Pyridine is frequently used in reactions involving acid chlorides because its basic nature helps to neutralize the HCl by-product generated during the formation of the desired product and the elimination of the chloride ion. This prevents the formation of other by-products.

The use of lithium tri(t-butoxy) aluminium hydride allows the selective reduction of acid chlorides to aldehydes without over-reduction to primary alcohols.

  • Grignard reagents react with acyl chlorides, leading to the formation of alcohols through two nucleophilic additions.
  • Organocuprates, commonly known as Gilman reagents, react with acyl chlorides to afford ketones. The process involves cuprate addition to the carbonyl carbon.

This selectivity allows chemists to tailor reactions for the desired outcome, whether it involves alcohol or ketone synthesis, providing a valuable tool in organic synthesis strategies.

Fischer esterification involves the nucleophilic attack of the alcohol oxygen on the electrophilic carbonyl carbon of the carboxylic acid, followed by proton transfer and elimination of water.

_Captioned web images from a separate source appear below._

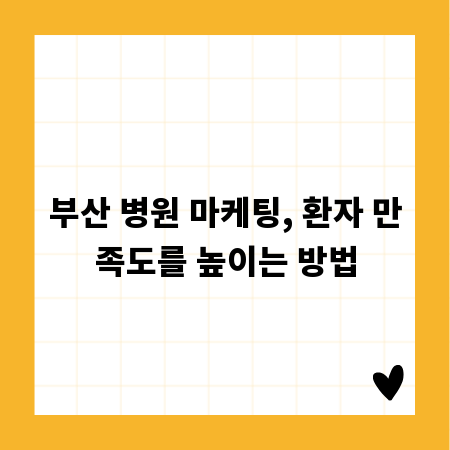부산 병원 마케팅, 환자 만족도를 높이는 방법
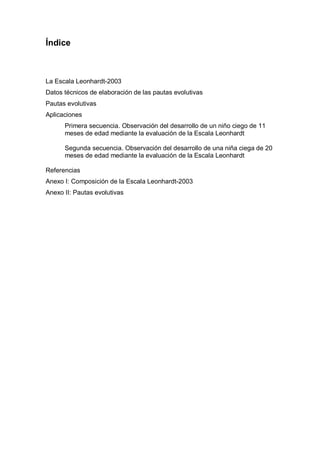 Índice



La Escala Leonhardt-2003
Datos técnicos de elaboración de las pautas evolutivas
Pautas evolutivas
Aplicaciones
      Primera secuencia. Observación del desarrollo de un niño ciego de 11
      meses de edad mediante la evaluación de la Escala Leonhardt

      Segunda secuencia. Observación del desarrollo de una niña ciega de 20
      meses de edad mediante la evaluación de la Escala Leonhardt

Referencias
Anexo I: Composición de la Escala Leonhardt-2003
Anexo II: Pautas evolutivas
 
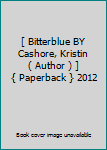 [ Bitterblue BY Cashore, Kristin ( Author ) ] { Paperback } 2012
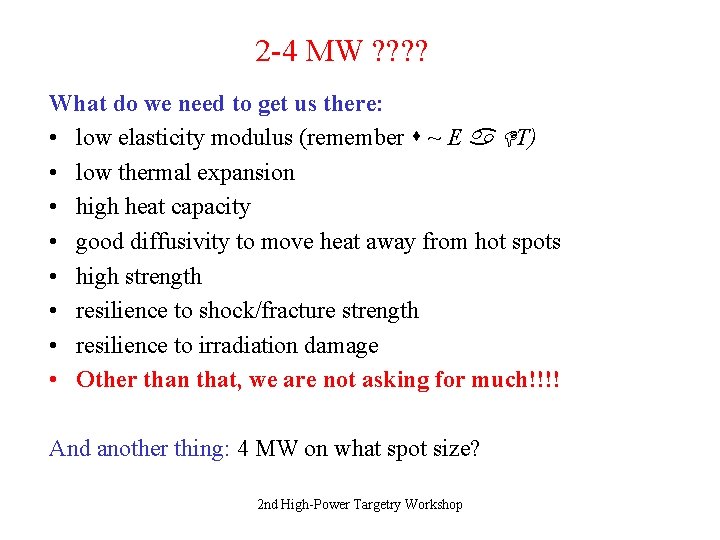 2 -4 MW ? ? What do we need to get us there: •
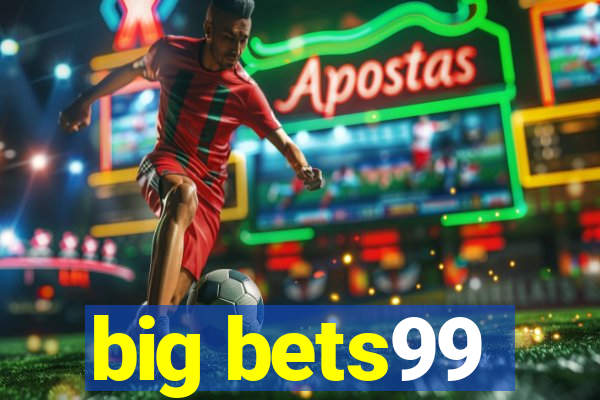 big bets99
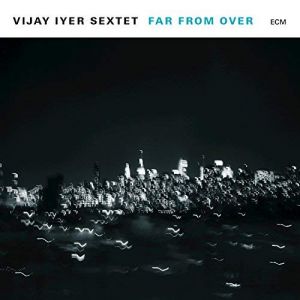 Vijay Iyer Sextet - Far From Over (2LP) [VINYL]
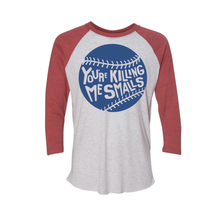 Load image into Gallery viewer, You’re Killing Me Smalls Raglan.
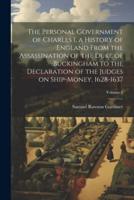 The Personal Government of Charles I, a History of England From the Assassination of the Duke of Buckingham to the Declaration of the Judges on Ship-Money, 1628-1637; Volume 1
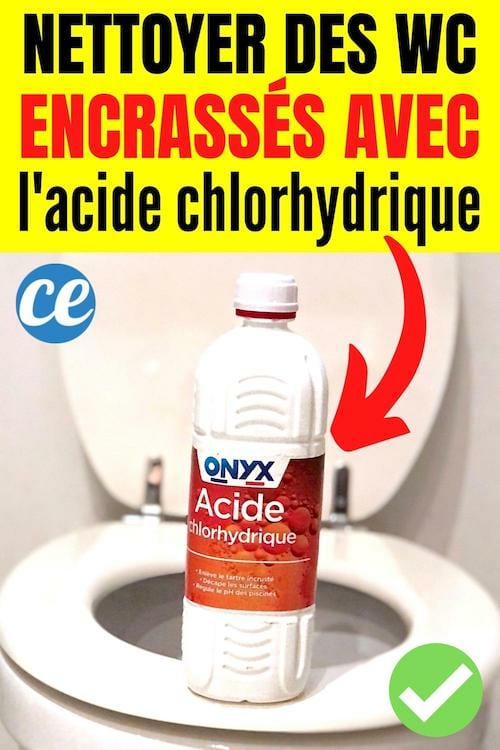 Acide chlorhydrique WC : pour venir à bout de toutes les saletés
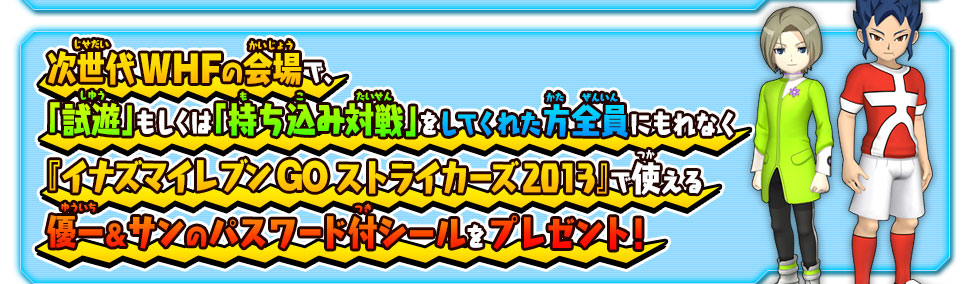 次世代WHFの会場で、「試遊」もしくは「持ち込み対戦」をしてくれた方全員にもれなく『イナズマイレブン GO ストライカーズ 2013』で使える優一＆サンのパスワード付シールをプレゼント！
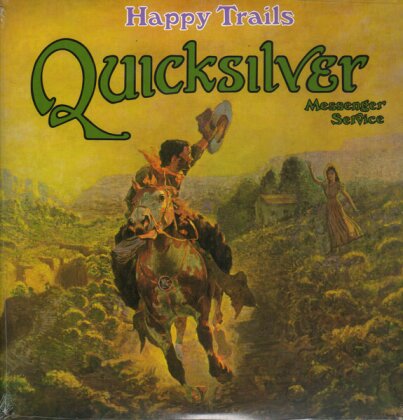 Quicksilver Messenger Service - Happy Trails (2020 Reissue, LP)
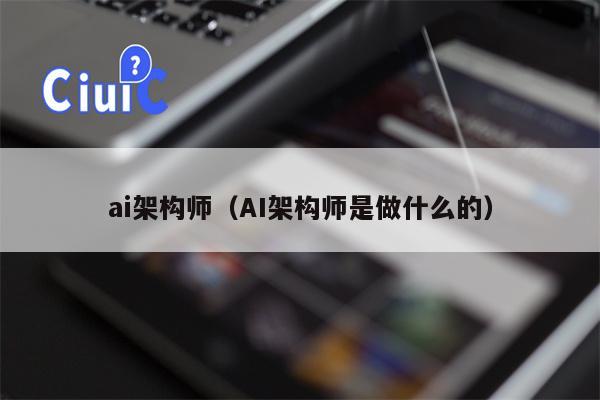 ai架构师（AI架构师是做什么的）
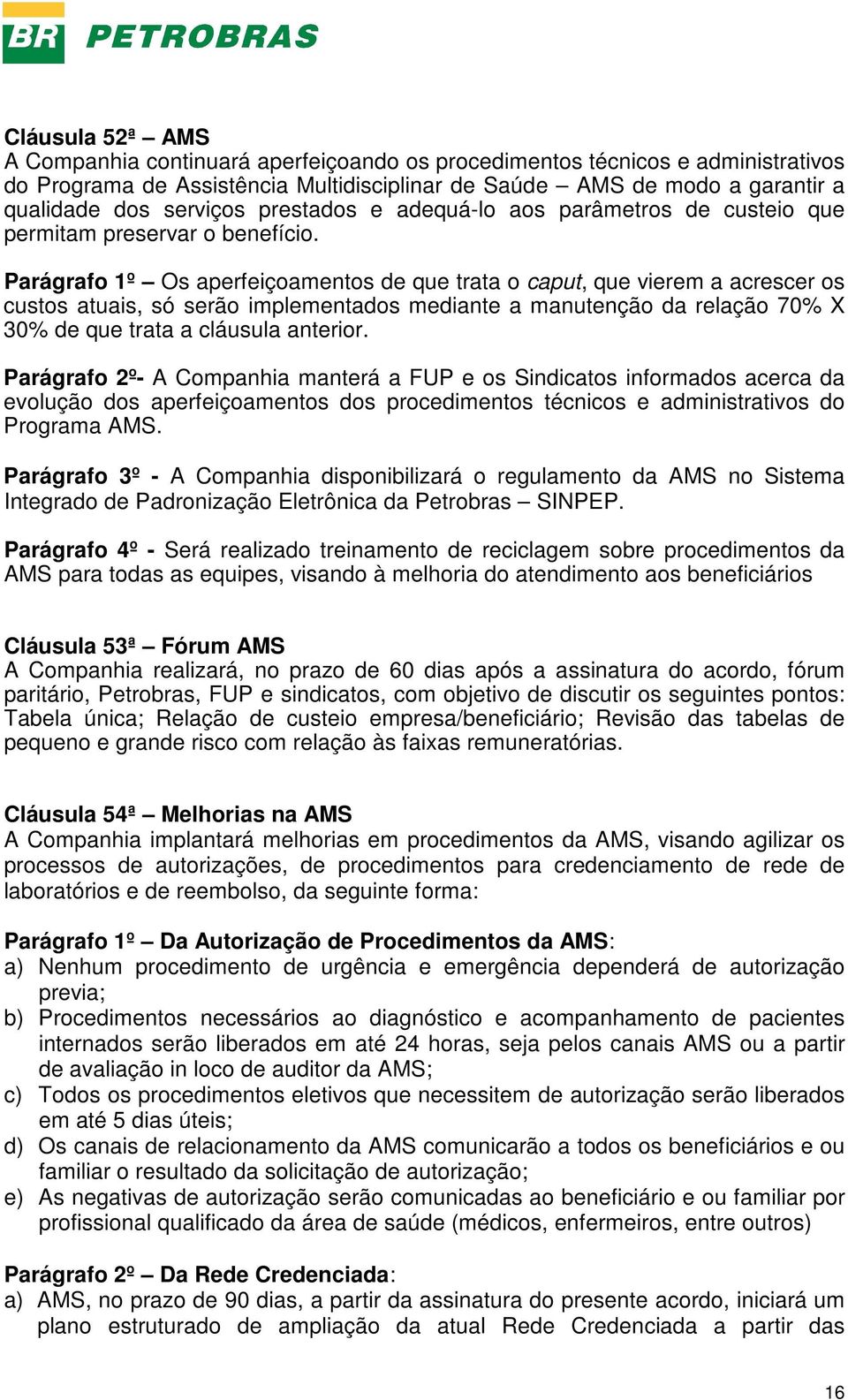 Parágrafo 1º Os aperfeiçoamentos de que trata o caput, que vierem a acrescer os custos atuais, só serão implementados mediante a manutenção da relação 70% X 30% de que trata a cláusula anterior.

In the preparation of esters, particularly during esterification where carboxylic acids react with alcohols, a catalyst, typically a strong acid like sulfuric acid or hydrochloric acid, is used to increase the reaction rate. The catalyst provides a more favorable pathway for the reaction by protonating the oxygen of the carbonyl group in the carboxylic acid, making it more electrophilic and thus more reactive towards the nucleophilic alcohol. Additionally, the catalyst assists in shifting the equilibrium toward product formation, which is essential since esterification is a reversible reaction.

The Dean-Stark apparatus is employed to separate and collect water produced during esterification, driving the equilibrium towards ester formation by Le Chatelier's principle.

The specific conditions that favor ester hydrolysis involve the presence of either acidic or basic catalysts, along with suitable temperature. Acid-catalyzed hydrolysis typically requires the addition of a strong acid, such as sulfuric acid (H2SO4), while basic hydrolysis, known as saponification, involves the use of an alkali, commonly sodium hydroxide (NaOH). The reaction is often performed under elevated temperatures to accelerate the hydrolysis process. The combination of the catalyst and elevated temperature promotes nucleophilic attack of water or alkoxide ion on the ester, resulting in the cleavage of the ester bond and formation of carboxylic acids (under acidic conditions) or carboxylate salts (under basic conditions).

 

Both LiAlH4 and diisobutylaluminium hydride (DIBAL-H) are reducing agents commonly used for the reduction of esters. However, LiAlH4 is more reactive and can reduce esters all the way to primary alcohols, while DIBAL-H is milder and typically stops at the aldehyde stage, allowing controlled reduction to aldehydes without further reduction to primary alcohols.